Dos ejemplos más; uno ya resuelto por la Sala Superior del Tribunal Electoral y otro que ahí deberá resolverse: (i) el Consejo General del INE -en actitud de que impugnen los partidos- decidió avalar las candidaturas de dos gobernadores en funciones -el de Morelos y el de Yucatán- a cargos plurinominales en la Cámara de Diputados y el Senado, respectivamente, a pesar de que los estados donde ejercen sus funciones son parte del ámbito donde la votación se produce, afectándose la equidad en la competencia. Confunden el derecho humano a participar políticamente con las obligaciones de quien ejerce poder público y para qué se establecieron.
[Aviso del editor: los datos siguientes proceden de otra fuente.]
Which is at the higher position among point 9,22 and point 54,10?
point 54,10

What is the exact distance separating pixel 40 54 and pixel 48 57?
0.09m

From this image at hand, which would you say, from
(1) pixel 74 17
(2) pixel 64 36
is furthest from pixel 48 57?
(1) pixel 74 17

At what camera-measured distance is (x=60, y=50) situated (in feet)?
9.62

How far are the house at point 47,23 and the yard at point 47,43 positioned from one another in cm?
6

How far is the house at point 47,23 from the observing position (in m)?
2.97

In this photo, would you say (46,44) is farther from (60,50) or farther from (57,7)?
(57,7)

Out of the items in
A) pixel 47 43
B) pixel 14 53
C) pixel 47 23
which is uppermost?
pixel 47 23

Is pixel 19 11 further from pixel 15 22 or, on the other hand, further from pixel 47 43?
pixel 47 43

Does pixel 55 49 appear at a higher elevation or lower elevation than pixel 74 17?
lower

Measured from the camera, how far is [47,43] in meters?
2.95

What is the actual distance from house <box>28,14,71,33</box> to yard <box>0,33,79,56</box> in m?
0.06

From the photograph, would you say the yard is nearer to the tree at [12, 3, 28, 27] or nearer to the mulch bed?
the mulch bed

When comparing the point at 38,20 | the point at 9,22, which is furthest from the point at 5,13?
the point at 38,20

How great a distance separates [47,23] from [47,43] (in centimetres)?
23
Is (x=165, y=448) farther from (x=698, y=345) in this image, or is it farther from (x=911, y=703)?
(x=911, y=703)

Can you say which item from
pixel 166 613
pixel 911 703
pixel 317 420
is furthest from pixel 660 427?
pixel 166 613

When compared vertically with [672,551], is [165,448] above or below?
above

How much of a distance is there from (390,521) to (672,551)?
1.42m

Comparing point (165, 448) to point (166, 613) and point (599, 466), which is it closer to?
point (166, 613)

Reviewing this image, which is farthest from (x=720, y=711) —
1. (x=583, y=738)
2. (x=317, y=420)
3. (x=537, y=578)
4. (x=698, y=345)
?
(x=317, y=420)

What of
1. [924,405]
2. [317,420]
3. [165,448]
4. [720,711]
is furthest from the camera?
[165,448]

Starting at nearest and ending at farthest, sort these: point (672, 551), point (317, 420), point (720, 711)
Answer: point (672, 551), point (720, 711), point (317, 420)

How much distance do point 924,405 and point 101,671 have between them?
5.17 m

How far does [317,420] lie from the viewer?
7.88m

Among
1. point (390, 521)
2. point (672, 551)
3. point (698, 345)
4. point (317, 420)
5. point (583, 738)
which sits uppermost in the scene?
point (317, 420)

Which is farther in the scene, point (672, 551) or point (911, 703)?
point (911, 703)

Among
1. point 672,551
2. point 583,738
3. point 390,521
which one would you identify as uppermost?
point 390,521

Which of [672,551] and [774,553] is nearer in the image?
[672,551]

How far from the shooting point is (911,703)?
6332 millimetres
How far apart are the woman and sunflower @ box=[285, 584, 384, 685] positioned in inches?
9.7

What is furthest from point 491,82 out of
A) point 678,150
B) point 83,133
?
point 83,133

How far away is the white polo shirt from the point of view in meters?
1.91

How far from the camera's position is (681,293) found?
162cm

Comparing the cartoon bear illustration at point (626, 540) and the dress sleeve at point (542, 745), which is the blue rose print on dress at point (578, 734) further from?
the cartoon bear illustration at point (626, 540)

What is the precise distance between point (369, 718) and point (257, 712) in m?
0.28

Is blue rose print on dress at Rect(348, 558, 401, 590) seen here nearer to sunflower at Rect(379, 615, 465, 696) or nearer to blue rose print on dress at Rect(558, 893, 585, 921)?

Morena optó por defender a Cuauhtémoc Blanco y no impugnar, por sí o por un coligado, a Mauricio Vila, y el Tribunal decidió qué “tanto es tantito”, o sea, que puede ser candidato, pero si se separa del cargo; el excepcionalismo con resolución judicial.

Y (ii) el propio Consejo General ha privado a Movimiento Ciudadano de las candidaturas registradas en sus primeras fórmulas para la elección senatorial en Jalisco y Campeche porque asumieron que un acuerdo de su factura puede estar por encima de la letra de la ley que concilia los principios constitucionales en juego; ésta señala que cada partido establecerá criterios objetivos para garantizar la paridad de género en las postulaciones y que no podrán postular a alguno de los géneros “exclusivamente” en las circunscripciones donde hayan obtenido la votación más baja en el proceso anterior (art. 3, párr. 4 y 5 de la Ley General de Partidos Políticos). Sobre la ley inventaron “bloques de competitividad” y sancionan sin fundamento constitucional ni legal al electorado al retirar candidaturas. Una sanción extrema que pueda corregir el Tribunal.

El excepcionalismo en el individuo es grave, pero en la autoridad es la subversión total de la ley.